Tim Kesatuan Pengamanan Lapas Bengkulu Maksimalkan Pemantauan Penerimaan dan Penempatan Narapidana
Bengkulu – Kesatuan Pengamanan Lembaga Pemasyarakatan (Lapas) Kelas IIA Bengkulu melaksanakan pengawasan ketat dalam proses penerimaan dan penempatan narapidana baru. Langkah ini dilakukan untuk memastikan setiap prosedur berjalan sesuai dengan aturan, serta menjamin keamanan dan ketertiban di lingkungan Lapas. Rabu (30/10/2024)

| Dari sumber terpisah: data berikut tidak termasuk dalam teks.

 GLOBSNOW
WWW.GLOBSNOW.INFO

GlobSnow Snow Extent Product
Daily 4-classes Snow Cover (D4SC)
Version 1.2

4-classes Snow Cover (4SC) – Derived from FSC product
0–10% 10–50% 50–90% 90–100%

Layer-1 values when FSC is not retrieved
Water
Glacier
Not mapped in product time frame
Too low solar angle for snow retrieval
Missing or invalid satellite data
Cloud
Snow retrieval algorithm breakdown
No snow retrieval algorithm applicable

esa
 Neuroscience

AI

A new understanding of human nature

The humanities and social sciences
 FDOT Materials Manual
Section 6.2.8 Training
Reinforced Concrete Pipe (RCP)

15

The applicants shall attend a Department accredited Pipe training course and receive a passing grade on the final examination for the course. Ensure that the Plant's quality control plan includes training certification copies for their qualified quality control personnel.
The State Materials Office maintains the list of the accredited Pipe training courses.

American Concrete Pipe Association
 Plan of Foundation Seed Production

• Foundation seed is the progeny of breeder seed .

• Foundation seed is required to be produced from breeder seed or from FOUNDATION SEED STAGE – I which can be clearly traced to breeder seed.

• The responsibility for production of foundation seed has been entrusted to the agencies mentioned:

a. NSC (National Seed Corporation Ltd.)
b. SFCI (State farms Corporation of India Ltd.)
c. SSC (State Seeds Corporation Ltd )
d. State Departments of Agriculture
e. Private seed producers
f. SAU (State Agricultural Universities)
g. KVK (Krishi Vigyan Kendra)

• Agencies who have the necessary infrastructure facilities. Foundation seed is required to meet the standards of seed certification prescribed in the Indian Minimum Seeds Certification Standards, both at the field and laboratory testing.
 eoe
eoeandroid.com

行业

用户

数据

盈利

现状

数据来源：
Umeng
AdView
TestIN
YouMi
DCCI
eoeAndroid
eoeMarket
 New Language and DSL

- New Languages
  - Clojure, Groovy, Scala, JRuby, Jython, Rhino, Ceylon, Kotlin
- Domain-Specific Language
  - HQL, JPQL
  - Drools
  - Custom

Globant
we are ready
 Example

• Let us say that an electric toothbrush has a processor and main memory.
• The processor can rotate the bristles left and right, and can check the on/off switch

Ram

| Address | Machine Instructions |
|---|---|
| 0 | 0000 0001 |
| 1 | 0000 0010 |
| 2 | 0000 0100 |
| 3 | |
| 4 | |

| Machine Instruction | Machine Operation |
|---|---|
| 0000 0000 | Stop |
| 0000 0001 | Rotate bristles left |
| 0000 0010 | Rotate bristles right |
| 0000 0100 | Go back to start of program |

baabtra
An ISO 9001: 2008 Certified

Dalam penerimaan narapidana, staf pengamanan melakukan pemeriksaan administratif dan fisik secara detail. Seluruh narapidana yang masuk harus melalui serangkaian protokol ketat, termasuk pemeriksaan barang bawaan dan kesehatan. Setelah proses penerimaan selesai, narapidana akan ditempatkan berdasarkan klasifikasi tertentu, seperti jenis kasus, usia, dan masa pidana, guna menghindari potensi konflik di dalam Lapas.
"Kami berupaya memastikan seluruh proses penerimaan dan penempatan narapidana dilakukan dengan hati-hati dan cermat. Ini penting untuk menjaga keamanan di lingkungan Lapas dan menciptakan kondisi pembinaan yang kondusif," ujar salah satu staf pengamanan.
Selain memastikan keamanan, penempatan narapidana juga dilakukan dengan mempertimbangkan aspek pembinaan. Setiap narapidana ditempatkan pada blok atau sel yang sesuai dengan profil dan kebutuhan pembinaannya, sehingga proses rehabilitasi dan reintegrasi sosial dapat berjalan optimal.
Pengawasan ini sejalan dengan arahan dari Kementerian Hukum dan HAM agar Lapas tidak hanya menjadi tempat menjalani hukuman, tetapi juga berfungsi sebagai lembaga pembinaan yang aman dan humanis. Proses penerimaan yang tertib dan penempatan yang tepat diharapkan dapat mendukung tujuan tersebut.
Dengan pengawasan dan penanganan yang profesional dari staf pengamanan, Lapas Kelas IIA Bengkulu terus berkomitmen untuk menjaga ketertiban dan memberikan layanan pemasyarakatan yang berintegritas.